DIRECT PAYMENTS & SUBSIDIES: Currently, crop farmers receive direct payments totaling about $5 billion; savings from the elimination of these payments would be directed into other subsidy programs such as new programs for peanut, cotton and rice farmers. The bill adds money to support fruit and vegetable growers. It also restores insurance programs for livestock producers. Both the House and the Senate are keeping the sugar program intact, including price supports and import restrictions.
FOOD STAMPS: The House bill cuts projected spending by nearly $40 billion over the next 10 years. Of that amount, $20.5 million would come from cuts to the Supplemental Nutrition Assistance Program (SNAP), otherwise known as food stamps. The Senate bill cuts projected spending by $23 billion, with $4.1 billion of cuts from food stamps.
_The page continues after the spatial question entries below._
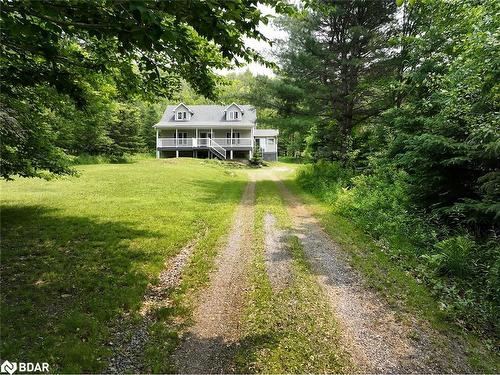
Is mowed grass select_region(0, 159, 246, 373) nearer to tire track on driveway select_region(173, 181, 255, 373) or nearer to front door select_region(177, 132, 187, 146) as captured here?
tire track on driveway select_region(173, 181, 255, 373)

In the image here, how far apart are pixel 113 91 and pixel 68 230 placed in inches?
148

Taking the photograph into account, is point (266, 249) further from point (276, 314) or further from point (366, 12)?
point (366, 12)

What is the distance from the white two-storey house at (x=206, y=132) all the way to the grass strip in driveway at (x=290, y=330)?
3161cm

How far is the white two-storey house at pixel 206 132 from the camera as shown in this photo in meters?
36.9

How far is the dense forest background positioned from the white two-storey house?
20.4 m

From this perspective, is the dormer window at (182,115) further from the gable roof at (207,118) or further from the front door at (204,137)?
the front door at (204,137)

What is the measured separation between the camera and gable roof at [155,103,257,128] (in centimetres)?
3806

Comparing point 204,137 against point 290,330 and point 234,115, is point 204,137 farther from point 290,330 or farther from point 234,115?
point 290,330

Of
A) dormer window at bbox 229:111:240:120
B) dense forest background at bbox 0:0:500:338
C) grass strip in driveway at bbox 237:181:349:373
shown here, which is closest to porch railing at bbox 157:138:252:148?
dormer window at bbox 229:111:240:120

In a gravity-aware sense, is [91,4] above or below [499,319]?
above

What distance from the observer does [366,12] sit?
54.9ft

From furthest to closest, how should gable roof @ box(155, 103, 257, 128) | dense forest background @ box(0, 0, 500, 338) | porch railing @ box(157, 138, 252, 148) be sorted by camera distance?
gable roof @ box(155, 103, 257, 128)
porch railing @ box(157, 138, 252, 148)
dense forest background @ box(0, 0, 500, 338)

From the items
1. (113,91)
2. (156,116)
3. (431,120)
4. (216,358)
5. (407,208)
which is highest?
(156,116)

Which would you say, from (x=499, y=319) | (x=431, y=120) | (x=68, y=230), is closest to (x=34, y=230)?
(x=68, y=230)
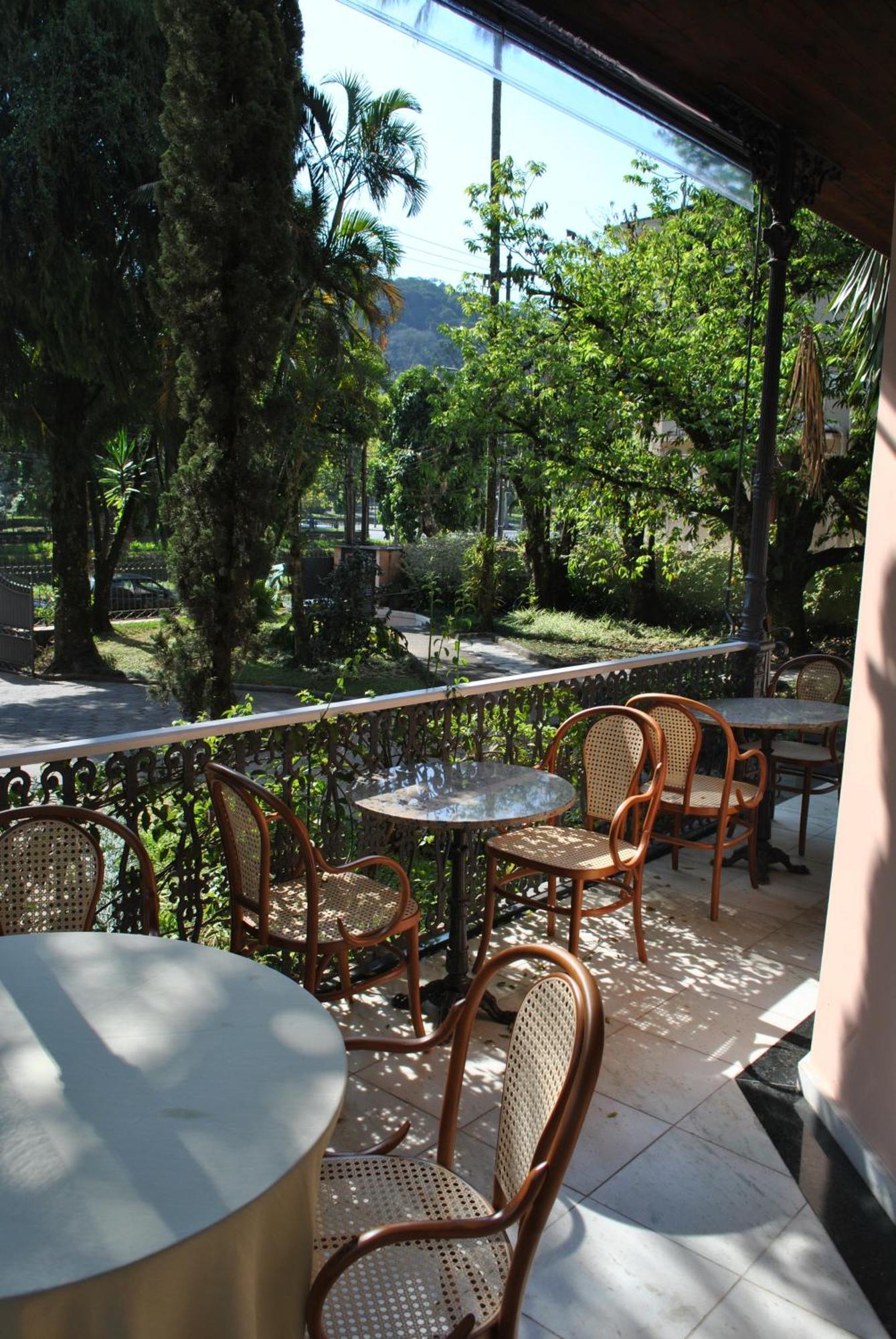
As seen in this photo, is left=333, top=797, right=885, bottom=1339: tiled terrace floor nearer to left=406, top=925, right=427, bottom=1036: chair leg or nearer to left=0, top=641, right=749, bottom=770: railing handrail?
left=406, top=925, right=427, bottom=1036: chair leg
CROP INSURANCE SUBSIDIES: The federal government currently pays for approximately 62% of crop insurance premiums and also subsidizes the crop insurance companies. The Senate has voted to limit the amount of government subsidies farmers receive based on the size of their operations.
The current, extended, Farm Bill is set to expire on September 30, 2013. For those of us who work in agriculture every day this legislation is important, not only in managing risk, but also because it underscores the importance of food production in this country.